## Work task
Count up the lines below containing the word "Zealand", and give the result with no other words.

#### Records shown

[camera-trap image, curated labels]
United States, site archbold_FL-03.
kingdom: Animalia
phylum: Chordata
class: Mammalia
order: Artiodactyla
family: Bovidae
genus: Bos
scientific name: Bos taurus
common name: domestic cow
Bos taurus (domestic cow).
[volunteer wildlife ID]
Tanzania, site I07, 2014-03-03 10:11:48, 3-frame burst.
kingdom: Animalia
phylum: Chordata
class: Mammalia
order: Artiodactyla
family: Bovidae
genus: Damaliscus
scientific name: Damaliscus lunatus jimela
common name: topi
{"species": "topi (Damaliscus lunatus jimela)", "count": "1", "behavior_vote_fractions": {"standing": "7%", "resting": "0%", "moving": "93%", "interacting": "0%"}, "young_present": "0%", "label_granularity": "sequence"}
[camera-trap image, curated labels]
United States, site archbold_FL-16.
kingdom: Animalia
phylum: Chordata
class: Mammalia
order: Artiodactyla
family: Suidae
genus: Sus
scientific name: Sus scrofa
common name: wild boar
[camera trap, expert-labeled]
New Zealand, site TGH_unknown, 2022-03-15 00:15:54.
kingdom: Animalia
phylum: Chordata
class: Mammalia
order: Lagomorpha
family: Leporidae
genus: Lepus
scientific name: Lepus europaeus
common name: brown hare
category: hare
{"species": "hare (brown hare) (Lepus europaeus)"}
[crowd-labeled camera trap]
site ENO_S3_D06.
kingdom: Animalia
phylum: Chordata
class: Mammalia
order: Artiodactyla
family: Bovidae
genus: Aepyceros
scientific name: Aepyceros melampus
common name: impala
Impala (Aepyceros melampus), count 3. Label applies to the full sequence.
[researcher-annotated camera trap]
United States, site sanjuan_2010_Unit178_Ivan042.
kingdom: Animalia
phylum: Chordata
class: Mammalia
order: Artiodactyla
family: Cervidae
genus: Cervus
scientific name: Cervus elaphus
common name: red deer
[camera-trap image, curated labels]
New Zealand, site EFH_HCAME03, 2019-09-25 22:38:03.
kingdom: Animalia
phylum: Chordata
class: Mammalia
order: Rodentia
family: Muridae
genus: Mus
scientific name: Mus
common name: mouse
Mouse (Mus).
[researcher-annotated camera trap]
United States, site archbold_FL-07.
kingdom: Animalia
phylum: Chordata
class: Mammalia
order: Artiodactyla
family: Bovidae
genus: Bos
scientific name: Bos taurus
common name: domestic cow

########

## Task response
2